LeAnn Taylor was a receptionist at a cabinet making company who married the president of the company. When the business began performing poorly, the parent company’s CEO terminated several employees, including Ms. Taylor and her husband.
She sued for marital status discrimination, alleging that the CEO said “it would probably be awkward” for her to stay since her husband was leaving, and that her position was eliminated because she would probably have to relocate with her husband.
A Minnesota trial court said she didn’t show that her firing was directed at her marital status but the appeals court said her suit could go forward:
“Our legislature defined ‘marital status’ to expressly include the ‘identity, situation, [and] actions’ of an employee’s spouse. We are bound to apply this clear expression of legislative intent. We conclude that the district court erred in dismissing [the plaintiff]’s claim on the ground that it did not represent a direct attack on the institution of marriage. …

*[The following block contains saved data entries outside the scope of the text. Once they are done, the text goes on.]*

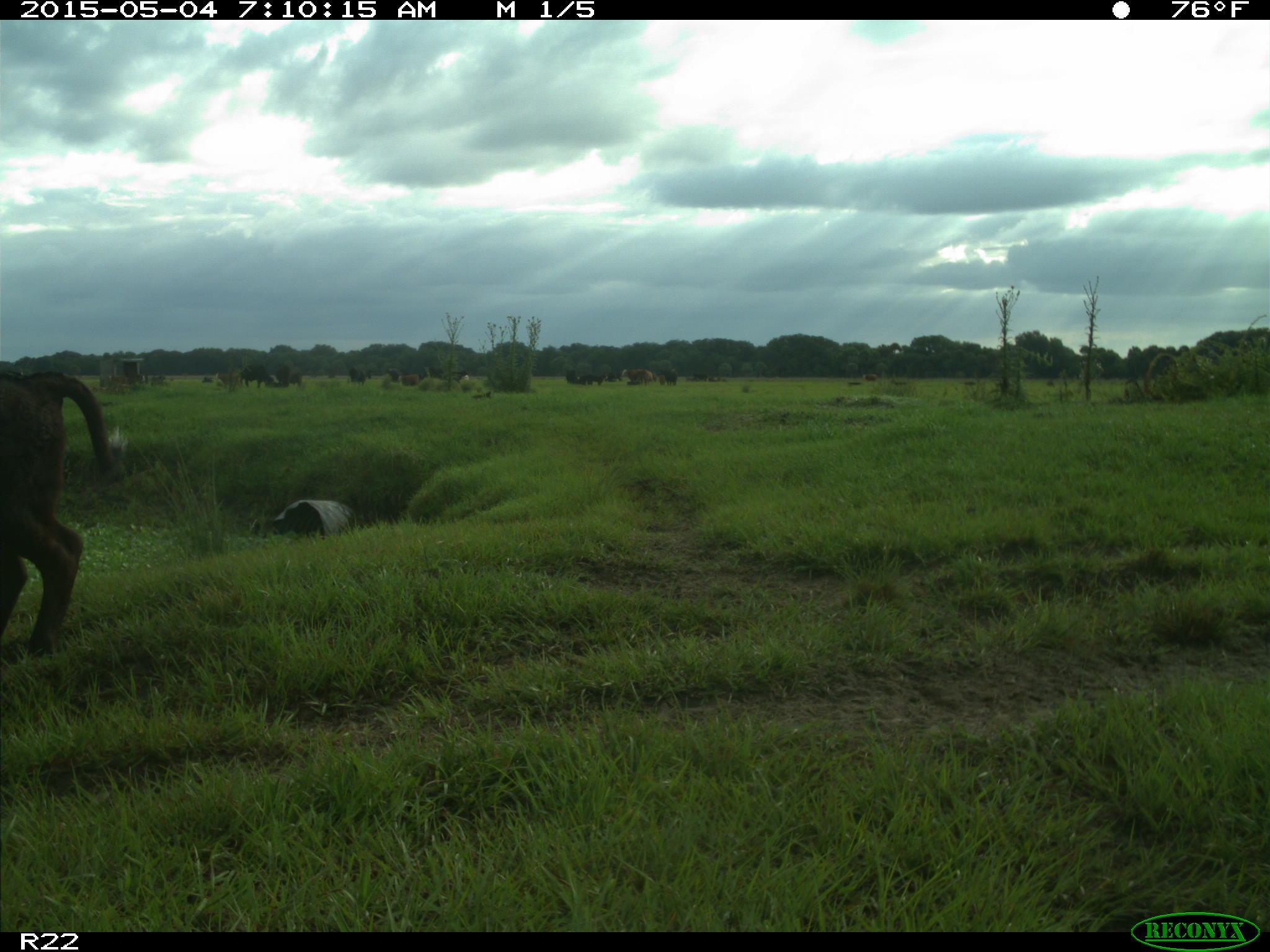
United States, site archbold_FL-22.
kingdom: Animalia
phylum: Chordata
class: Mammalia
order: Artiodactyla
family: Bovidae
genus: Bos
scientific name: Bos taurus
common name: domestic cow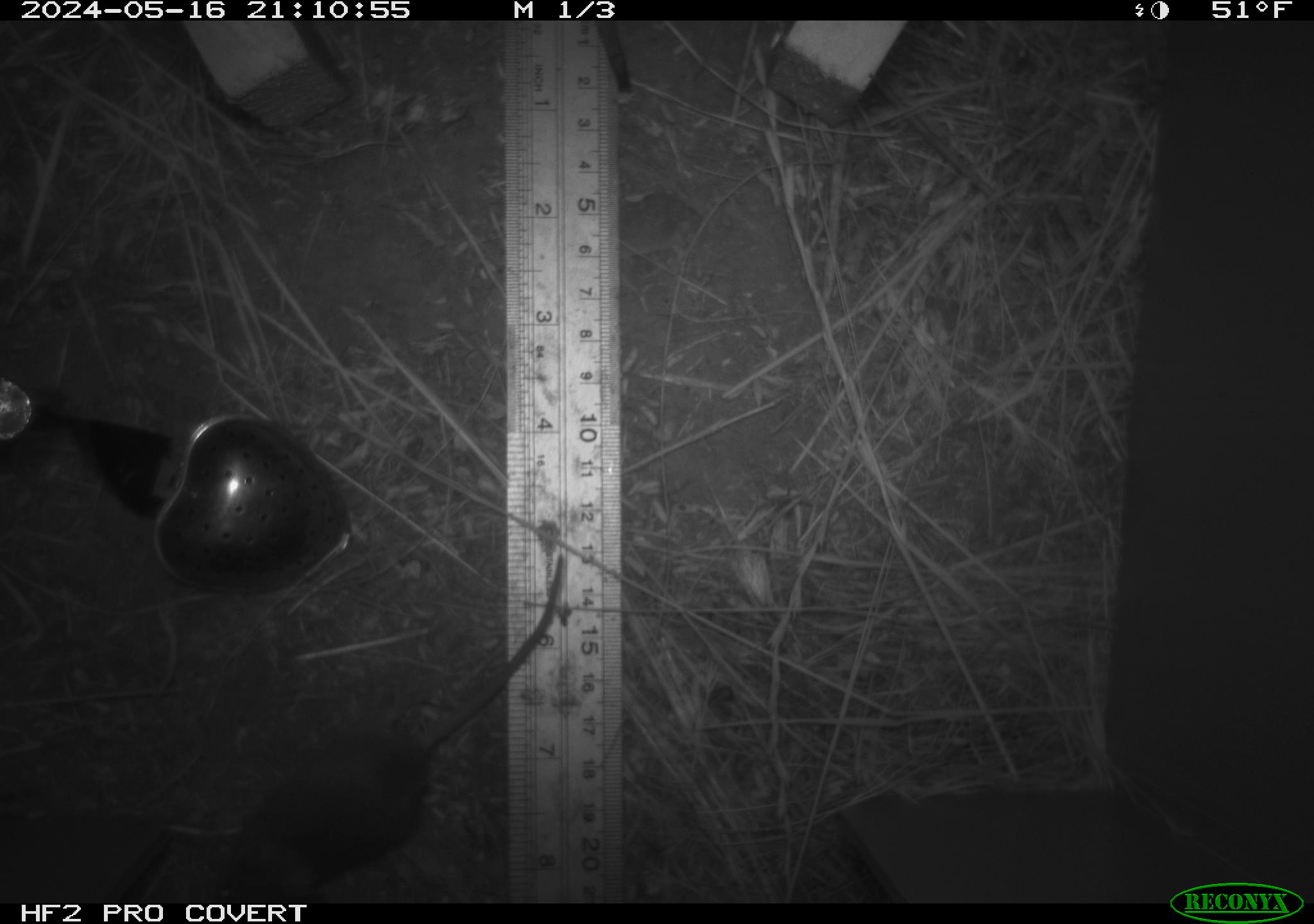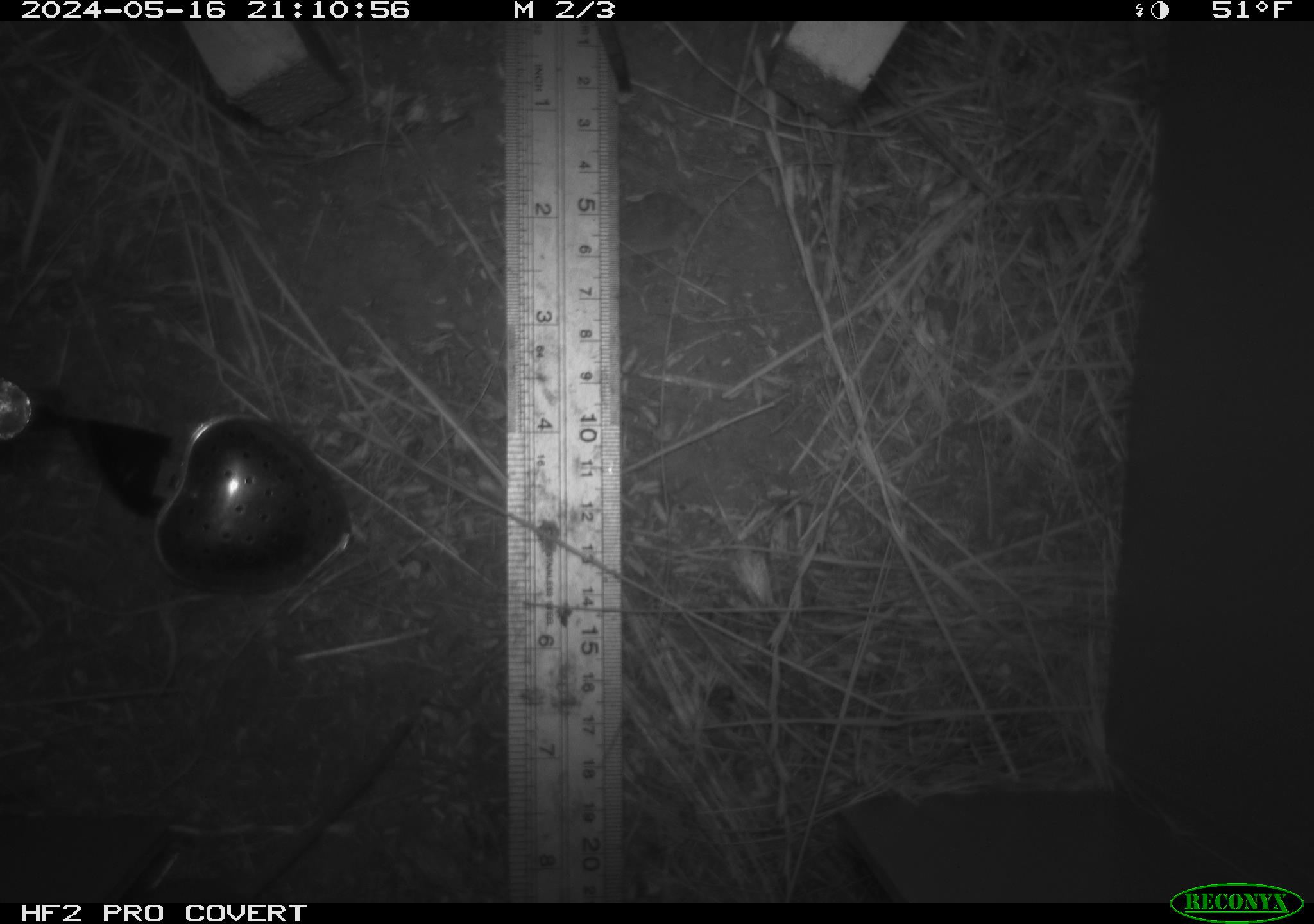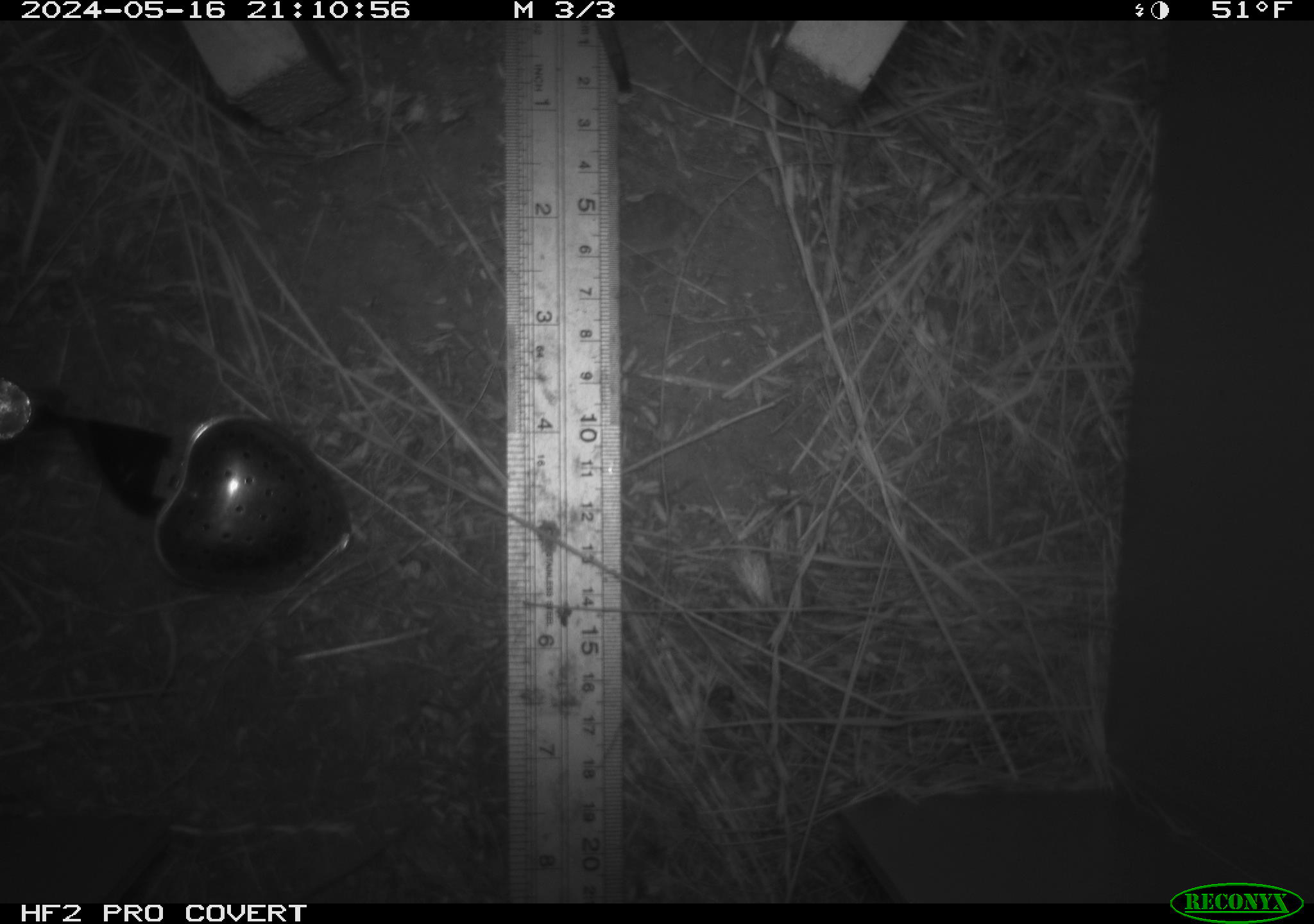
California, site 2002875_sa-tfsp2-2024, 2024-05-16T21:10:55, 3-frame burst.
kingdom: Animalia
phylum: Chordata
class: Mammalia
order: Rodentia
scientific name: Rodentia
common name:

“By its clear terms, [the Minnesota law] prohibits an employer from discriminating against an ee based on the … the situation of the employee’s spouse. The crux of [plaintiff’s] claim is that [the employer] terminated her based on the identity and situation of her spouse, a co-employee whose forced resignation was occurring at the same time. This claim falls squarely within the statutory definition of ‘marital status,’” the court held.
Similarly, under New Hampshire law, it is an unlawful discriminatory practice for an employer, because of “marital status,” to refuse to hire or employ or discharge from employment.